* Extract provided
========

EDR_neigh = set(EDR_df.neighbourhood)
gdf_neigh = set(gdf.neighbourhood)

print('diff1: ', EDR_neigh - gdf_neigh)
print()
print('diff2: ', gdf_neigh - EDR_neigh)
diff1:  {'North St. James Town', 'Mimico (includes Humber Bay Shores)', 'City of Toronto', 'Cabbagetown-South St. James Town', 'Weston-Pelham Park'}

diff2:  {'Cabbagetown-South St.James Town', 'Weston-Pellam Park', 'North St.James Town', 'Mimico'}
  • To fix this I'll use fuzzy string matching. This is a case where it's relatively easy to fix manually, but using a fuzzy string matching process is likely more robust and could scale up if more errors were present.
from fuzzywuzzy import process
correct_neighbs  = list(gdf.neighbourhood)

def correct_neigh(neighbourhood):
    if neighbourhood in correct_neighbs:  # might want to make this a dict for O(1) lookups
        return neighbourhood, 100

    new_name, score = process.extractOne(neighbourhood, correct_neighbs)
    if score < 90:
        return neighbourhood, score
    else:
        return new_name, score
corrected_neigh, dfscore = zip(*EDR_df['neighbourhood'].apply(correct_neigh))
EDR_df['corrected_hood'], EDR_df['score'] = zip(*EDR_df['neighbourhood'].apply(correct_neigh))
EDR_df.drop(['neighbourhood'], axis=1, inplace=True)
EDR_df = EDR_df[EDR_df.score >= 90]
EDR_df.head()
Attribute couple_fam lone_parent all_persons corrected_hood score
0 21.9 35.1 26.8 Agincourt North 100
1 19.6 37 24.1 Agincourt South-Malvern West 100
2 11.5 26.1 16 Alderwood 100
3 5.2 13.2 7.7 Annex 100
4 11.3 21.6 15.8 Banbury-Don Mills 100
  • After cleaning, merge the data on the cleaned up neighbourhood columns, then drop what is redundant:
map_data = gdf.merge(EDR_df, left_on='neighbourhood', right_on='corrected_hood')
map_data.drop(['corrected_hood'], axis=1, inplace=True)
map_data.head(3)
geometry neighbourhood couple_fam lone_parent all_persons score
0 POLYGON ((-79.39119482700001 43.681081124, -79... Yonge-St.Clair 5.5 8.4 7.4 100
1 POLYGON ((-79.505287916 43.759873494, -79.5048... York University Heights 21.1 47 26.7 100
2 POLYGON ((-79.439984311 43.761557655, -79.4400... Lansing-Westgate 6.1 19.5 7.7 100
map_data.dtypes
geometry         object
neighbourhood    object
couple_fam       object
lone_parent      object
all_persons      object
score             int64
dtype: object
#convert the EDR scores from objects to numeric type so they can be processed properly for mapping
map_data[['couple_fam', 'lone_parent', 'all_persons']] = map_data[['couple_fam', 'lone_parent', 'all_persons']].apply(pd.to_numeric)

========

* Exercise data
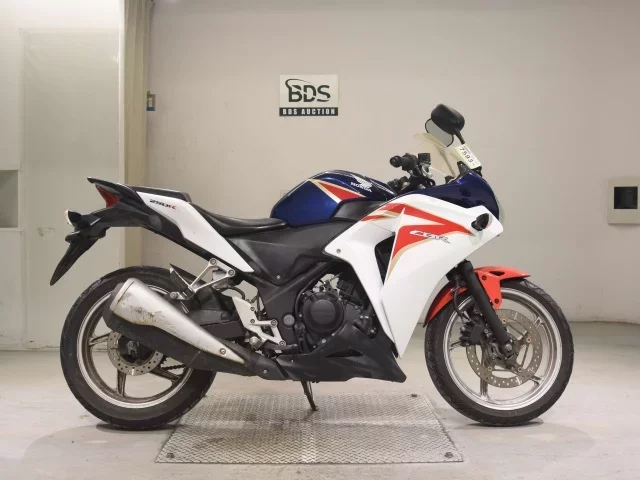 Honda CBR250R лот № 7593 оценка 4  с аукциона в Японии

========

In the neighbourhood-matching extract above, condense the paragraph beginning "To fix this I'll use fuzzy string matching" into one shorter sentence that keeps its main points.

I'll fix the mismatches with fuzzy string matching, which is likely more robust than a manual fix and could scale up if there were more errors, even though a manual fix is relatively easy here.